#### Exercise task
Retype every one of the lines below word for word, and leave the pictures out of your copy.

╭─ Dataset rows

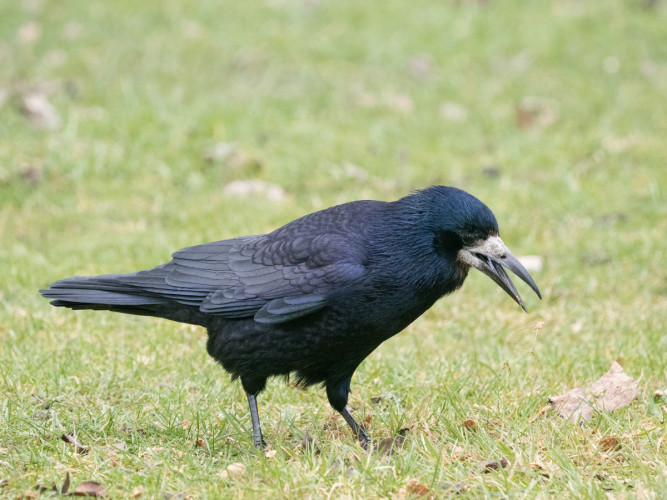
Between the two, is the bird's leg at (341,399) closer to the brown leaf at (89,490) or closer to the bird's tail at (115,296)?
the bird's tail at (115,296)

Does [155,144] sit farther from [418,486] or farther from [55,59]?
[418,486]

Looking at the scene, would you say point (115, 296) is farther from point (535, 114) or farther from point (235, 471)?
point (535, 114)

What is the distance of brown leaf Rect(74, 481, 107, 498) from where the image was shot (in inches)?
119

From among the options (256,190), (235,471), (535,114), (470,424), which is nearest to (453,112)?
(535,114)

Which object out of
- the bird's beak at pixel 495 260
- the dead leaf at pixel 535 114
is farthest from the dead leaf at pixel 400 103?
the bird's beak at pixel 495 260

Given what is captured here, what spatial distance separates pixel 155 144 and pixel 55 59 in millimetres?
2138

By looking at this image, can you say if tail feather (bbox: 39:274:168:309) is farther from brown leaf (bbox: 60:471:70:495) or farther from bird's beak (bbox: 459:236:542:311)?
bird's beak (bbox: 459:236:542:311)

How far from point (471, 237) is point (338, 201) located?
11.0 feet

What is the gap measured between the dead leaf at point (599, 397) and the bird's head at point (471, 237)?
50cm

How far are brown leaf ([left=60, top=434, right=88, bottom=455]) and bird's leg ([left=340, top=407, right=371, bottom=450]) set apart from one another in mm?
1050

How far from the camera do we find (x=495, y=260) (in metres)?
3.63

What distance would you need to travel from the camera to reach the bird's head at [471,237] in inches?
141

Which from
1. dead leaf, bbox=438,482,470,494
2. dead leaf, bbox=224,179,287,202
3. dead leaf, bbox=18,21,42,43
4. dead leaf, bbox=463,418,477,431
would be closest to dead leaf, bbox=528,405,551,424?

╰─

#### Output for this task
Between the two, is the bird's leg at (341,399) closer to the brown leaf at (89,490) or closer to the bird's tail at (115,296)?
the bird's tail at (115,296)

Does [155,144] sit farther from [418,486] or farther from [55,59]?
[418,486]

Looking at the scene, would you say point (115, 296) is farther from point (535, 114) or farther from point (235, 471)?
point (535, 114)

What is the distance of brown leaf Rect(74, 481, 107, 498) from where the image was shot (in inches)?
119

From among the options (256,190), (235,471), (535,114), (470,424), which is nearest to (453,112)?
(535,114)

Which object out of
- the bird's beak at pixel 495 260
- the dead leaf at pixel 535 114
is farthest from the dead leaf at pixel 400 103?
the bird's beak at pixel 495 260

Given what is captured here, what spatial distance separates pixel 155 144 and pixel 55 59 in millimetres?
2138

By looking at this image, can you say if tail feather (bbox: 39:274:168:309) is farther from brown leaf (bbox: 60:471:70:495) or farther from bird's beak (bbox: 459:236:542:311)?
bird's beak (bbox: 459:236:542:311)

How far from point (471, 237) is point (338, 201) located?
11.0 feet

What is the gap measured between the dead leaf at point (599, 397) and the bird's head at point (471, 237)?
50cm

How far are brown leaf ([left=60, top=434, right=88, bottom=455]) and bird's leg ([left=340, top=407, right=371, bottom=450]) set apart from one another in mm?
1050

How far from the camera do we find (x=495, y=260) (in metres)?
3.63

What distance would you need to travel from the camera to reach the bird's head at [471,237] in inches?
141

Which from
1. dead leaf, bbox=438,482,470,494
2. dead leaf, bbox=224,179,287,202
3. dead leaf, bbox=18,21,42,43
4. dead leaf, bbox=463,418,477,431
would be closest to dead leaf, bbox=528,405,551,424?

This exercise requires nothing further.